Bank Stocks Sink on Moody’s Downgrades, Italy’s Windfall Tax

U.S. and European bank stocks dropped on Tuesday on renewed investor worries about the health of the industry after ratings agency Moody’s downgraded several U.S. lenders and Italy approved a surprise 40% windfall tax on its lenders.


Moody’s cut credit ratings of several U.S. regional lenders on Monday and placed some banking giants on review for potential downgrade. It warned U.S. banks will find it harder to make money as interest rates rise, funding costs climb and a recession looms. It also cited some lenders’ exposure to commercial real estate as a concern.


“What we’re doing here is recognizing some headwinds - we’re not saying that the banking system is broken,” Ana Arsov, managing director of financial institutions at Moody’s, told Reuters in an interview.

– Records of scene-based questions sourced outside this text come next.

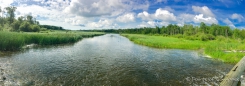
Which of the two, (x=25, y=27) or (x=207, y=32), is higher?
(x=25, y=27)

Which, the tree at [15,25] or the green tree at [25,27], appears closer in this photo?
the tree at [15,25]

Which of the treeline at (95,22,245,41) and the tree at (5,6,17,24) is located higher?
the tree at (5,6,17,24)

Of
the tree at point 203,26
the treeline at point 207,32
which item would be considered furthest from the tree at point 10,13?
the tree at point 203,26

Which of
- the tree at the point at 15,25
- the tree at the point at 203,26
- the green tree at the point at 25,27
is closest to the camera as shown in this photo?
the tree at the point at 15,25

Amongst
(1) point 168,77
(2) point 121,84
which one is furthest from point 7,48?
(1) point 168,77

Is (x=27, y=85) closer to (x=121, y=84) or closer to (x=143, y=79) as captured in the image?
(x=121, y=84)

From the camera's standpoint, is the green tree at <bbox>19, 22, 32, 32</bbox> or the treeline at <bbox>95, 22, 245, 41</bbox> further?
the green tree at <bbox>19, 22, 32, 32</bbox>

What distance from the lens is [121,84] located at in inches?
492

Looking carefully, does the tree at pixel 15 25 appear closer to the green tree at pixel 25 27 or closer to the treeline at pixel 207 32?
the green tree at pixel 25 27

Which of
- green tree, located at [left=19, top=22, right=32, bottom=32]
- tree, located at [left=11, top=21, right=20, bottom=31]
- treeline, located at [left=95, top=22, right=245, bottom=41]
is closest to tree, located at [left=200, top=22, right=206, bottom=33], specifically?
treeline, located at [left=95, top=22, right=245, bottom=41]

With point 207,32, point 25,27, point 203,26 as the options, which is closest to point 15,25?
point 25,27

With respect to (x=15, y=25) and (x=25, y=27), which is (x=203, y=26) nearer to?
(x=25, y=27)

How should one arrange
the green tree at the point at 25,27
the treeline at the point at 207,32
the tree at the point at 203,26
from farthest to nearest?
1. the tree at the point at 203,26
2. the green tree at the point at 25,27
3. the treeline at the point at 207,32

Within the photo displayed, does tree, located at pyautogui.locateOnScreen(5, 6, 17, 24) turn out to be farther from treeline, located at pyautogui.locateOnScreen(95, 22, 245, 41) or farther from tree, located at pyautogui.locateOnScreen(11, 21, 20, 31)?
treeline, located at pyautogui.locateOnScreen(95, 22, 245, 41)
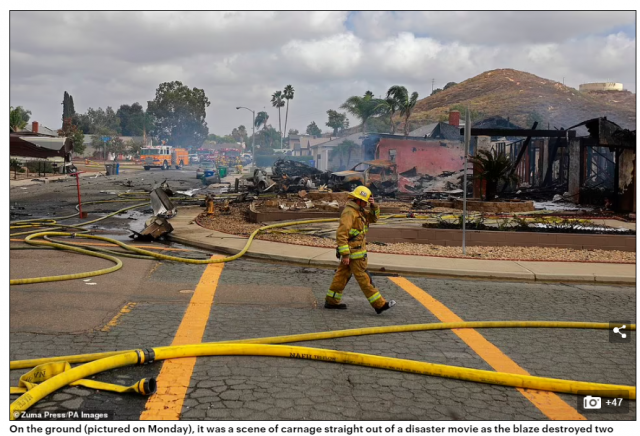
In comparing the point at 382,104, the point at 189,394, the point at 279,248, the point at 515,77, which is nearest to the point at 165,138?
the point at 515,77

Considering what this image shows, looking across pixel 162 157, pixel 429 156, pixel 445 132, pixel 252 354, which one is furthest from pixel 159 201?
pixel 162 157

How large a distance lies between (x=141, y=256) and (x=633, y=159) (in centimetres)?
1636

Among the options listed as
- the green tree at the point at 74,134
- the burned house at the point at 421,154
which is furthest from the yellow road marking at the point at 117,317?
the green tree at the point at 74,134

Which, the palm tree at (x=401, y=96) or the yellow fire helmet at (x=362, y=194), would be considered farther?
the palm tree at (x=401, y=96)

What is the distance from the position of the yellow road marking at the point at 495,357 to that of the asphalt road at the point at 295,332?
0.08ft

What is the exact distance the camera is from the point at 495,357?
6.11 metres

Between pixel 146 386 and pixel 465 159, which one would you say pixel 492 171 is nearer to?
pixel 465 159

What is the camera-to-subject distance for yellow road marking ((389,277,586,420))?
4733 millimetres

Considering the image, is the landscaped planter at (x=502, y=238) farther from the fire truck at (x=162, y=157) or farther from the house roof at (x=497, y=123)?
the fire truck at (x=162, y=157)

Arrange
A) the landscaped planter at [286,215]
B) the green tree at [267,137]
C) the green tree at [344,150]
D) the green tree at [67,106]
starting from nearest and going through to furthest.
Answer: the landscaped planter at [286,215], the green tree at [344,150], the green tree at [67,106], the green tree at [267,137]

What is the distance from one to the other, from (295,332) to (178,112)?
11354cm

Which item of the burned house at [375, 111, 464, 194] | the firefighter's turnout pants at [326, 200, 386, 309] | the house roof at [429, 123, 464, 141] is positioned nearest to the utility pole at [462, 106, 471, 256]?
the firefighter's turnout pants at [326, 200, 386, 309]

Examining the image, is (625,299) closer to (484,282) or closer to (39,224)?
(484,282)

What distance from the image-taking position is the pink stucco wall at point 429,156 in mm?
39562
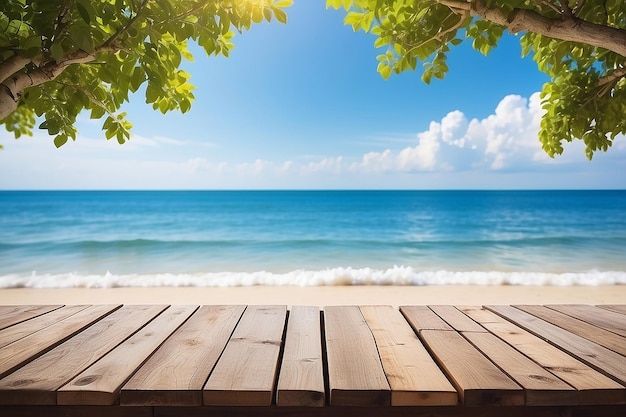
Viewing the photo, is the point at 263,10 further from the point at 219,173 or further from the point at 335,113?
the point at 219,173

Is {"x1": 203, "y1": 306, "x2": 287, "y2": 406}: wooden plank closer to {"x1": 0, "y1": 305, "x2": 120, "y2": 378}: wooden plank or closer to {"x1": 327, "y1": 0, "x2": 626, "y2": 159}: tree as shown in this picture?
{"x1": 0, "y1": 305, "x2": 120, "y2": 378}: wooden plank

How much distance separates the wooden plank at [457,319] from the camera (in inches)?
94.9

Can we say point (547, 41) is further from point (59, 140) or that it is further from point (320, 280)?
point (320, 280)

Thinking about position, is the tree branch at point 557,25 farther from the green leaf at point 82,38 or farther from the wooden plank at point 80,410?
the wooden plank at point 80,410

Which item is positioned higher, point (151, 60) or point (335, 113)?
point (335, 113)

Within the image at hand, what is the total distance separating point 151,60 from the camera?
183 centimetres

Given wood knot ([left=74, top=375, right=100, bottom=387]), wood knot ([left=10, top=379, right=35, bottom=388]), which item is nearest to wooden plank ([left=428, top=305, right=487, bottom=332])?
wood knot ([left=74, top=375, right=100, bottom=387])

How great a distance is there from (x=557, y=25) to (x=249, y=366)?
7.55 feet

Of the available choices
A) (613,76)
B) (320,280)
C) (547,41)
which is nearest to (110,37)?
(547,41)

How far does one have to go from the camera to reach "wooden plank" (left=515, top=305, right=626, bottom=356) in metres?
2.13

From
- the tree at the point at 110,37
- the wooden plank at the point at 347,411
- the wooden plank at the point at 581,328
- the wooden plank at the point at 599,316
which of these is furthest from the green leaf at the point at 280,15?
the wooden plank at the point at 599,316

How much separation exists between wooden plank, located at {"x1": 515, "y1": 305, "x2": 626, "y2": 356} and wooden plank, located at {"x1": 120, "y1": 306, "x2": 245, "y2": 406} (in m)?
1.97

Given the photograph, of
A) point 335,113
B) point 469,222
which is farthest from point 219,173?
point 469,222

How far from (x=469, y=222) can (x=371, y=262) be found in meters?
17.4
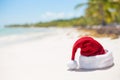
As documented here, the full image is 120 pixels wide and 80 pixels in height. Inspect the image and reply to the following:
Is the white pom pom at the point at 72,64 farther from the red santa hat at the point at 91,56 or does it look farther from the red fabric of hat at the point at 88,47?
the red fabric of hat at the point at 88,47

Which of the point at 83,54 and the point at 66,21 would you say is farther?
the point at 66,21

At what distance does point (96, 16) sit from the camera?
81.5 ft

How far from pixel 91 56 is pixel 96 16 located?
21.8 meters

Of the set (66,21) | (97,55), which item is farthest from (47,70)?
(66,21)

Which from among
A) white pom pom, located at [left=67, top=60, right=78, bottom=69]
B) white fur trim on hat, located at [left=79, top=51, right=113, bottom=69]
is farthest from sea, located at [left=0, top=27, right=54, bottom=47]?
white fur trim on hat, located at [left=79, top=51, right=113, bottom=69]

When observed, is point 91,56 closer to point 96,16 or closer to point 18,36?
point 18,36

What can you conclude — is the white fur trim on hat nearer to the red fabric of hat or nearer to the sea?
the red fabric of hat

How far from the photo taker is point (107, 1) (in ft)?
48.5

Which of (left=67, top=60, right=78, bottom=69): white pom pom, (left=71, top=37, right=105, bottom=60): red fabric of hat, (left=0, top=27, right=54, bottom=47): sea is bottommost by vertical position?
(left=67, top=60, right=78, bottom=69): white pom pom

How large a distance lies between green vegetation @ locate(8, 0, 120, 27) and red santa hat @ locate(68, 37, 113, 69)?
10972mm

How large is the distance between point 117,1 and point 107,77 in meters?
11.8

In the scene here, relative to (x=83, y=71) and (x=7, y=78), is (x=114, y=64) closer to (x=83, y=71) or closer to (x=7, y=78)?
(x=83, y=71)

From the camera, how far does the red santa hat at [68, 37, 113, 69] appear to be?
134 inches

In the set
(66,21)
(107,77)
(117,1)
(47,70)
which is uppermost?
(66,21)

The failures of three U.S. lenders earlier this year sparked the biggest industry crisis since 2008 and precipitated UBS Group’s government-backed takeover of Credit Suisse. While the turmoil has subsided in recent months, investors remain cautious.


The KBW Regional Banking Index lost 2.6% on Tuesday, while the shares of some of the banks downgraded by Moody’s, including M&T Bank, Pinnacle Financial Partners, and BOK Financial Corp, fell between 2.6% and 3.7%.


Banks that were placed on review for potential downgrade, including Bank of New York Mellon, US Bancorp, State Street and Truist Financial sank more than 2%. Truist and BNY Mellon declined to comment, while the others did not immediately respond to requests for comment.


Global stocks skidded and the dollar jumped on Tuesday after Moody’s cut the credit ratings of 10 small to mid-sized U.S. banks and China’s trade data was worse than forecast in July, raising caution about the economic outlook.


The yuan slid to a three-week low as Asian stocks and the Australian and New Zealand dollars, seen as proxies for Chinese growth, turned weaker. The data also heightened pressure for China to provide fresh stimulus to prop up demand.


The gloom also affected major lenders that were not mentioned by Moody’s, with the broader S&P 500 Banks Index sliding almost 3%.


Investors have scaled down their expectations for future bank earnings, and markets have already priced in some of the factors Moody’s cited, said Mike Mayo, a bank analyst at Wells Fargo.


Moody’s also placed six banking giants, including Bank of New York Mellon, US Bancorp, State Street and Truist Financial, on review for potential downgrades in a move that tempered a still strong outlook for U.S. growth.


Longer term there’s unlikely to be an issue, but rising interest rates and regional banks’ exposure to commercial real estate has cast a cloud over the market, said Anthony Saglimbene, chief market strategist at Ameriprise Financial in Troy, Michigan.


“Investors are using some of this news to trim positions that have done very well,” he said. “Markets are just going through a period where investors are questioning whether stock prices have run ahead of some of the fundamentals.”


MSCI’s U.S.-centric gauge of stocks across the globe shed 1.13%, while the pan-regional STOXX 600 index in Europe lost 0.31%.


Italy sent shockwaves across the European banking sector by setting a one-off 40% tax on Italian bank profits reaped from higher rates, after reprimanding lenders for failing to reward depositors.


The euro zone bank index fell 3.78% and was on track for its biggest daily fall since the financial turmoil of March.


The Dow Jones Industrial Average fell 416.81 points, or 1.17%, to 35,056.32, the S&P 500 lost 52.39 points, or 1.16%, to 4,466.05 and the Nasdaq Composite dropped 215.61 points, or 1.54%, to 13,778.79.


The S&P 500 is trading around 18.5 times next year’s earnings, and “if we avoid a recession and analysts are right, then the stock market is more fairly valued,” Saglimbene said.


“We are probably in the later stages of this downward revision,” Mayo told Reuters. “This is the toll of higher rates for longer, the potential of a recession. It’s different from what happened in the March crisis, this is more an issue about rates, recession and risk.”


Christopher Marinac, director of research at Janney Montgomery Scott, took a more sanguine view.

“Nothing has changed on U.S. banks,” said Marinac. “Second- quarter earnings proved that banks can experience weak revenues and still have improved capital ratios and stable tangible book value,” he said.


Major Italian banks Intesa Sanpaolo, Banco BPM and UniCredit fell between 5.9% and 9% after the government set a one-off 40% tax on profits reaped from higher interest rates.


Italian lenders weighed on the European bank index, which slid 3.54%.


Citigroup analysts calculated the tax could wipe nearly a fifth off Italian banks’ 2023 net income, while Bank of America estimates showed the measure could generate up to 3 billion euros ($3.3 billion) for the government.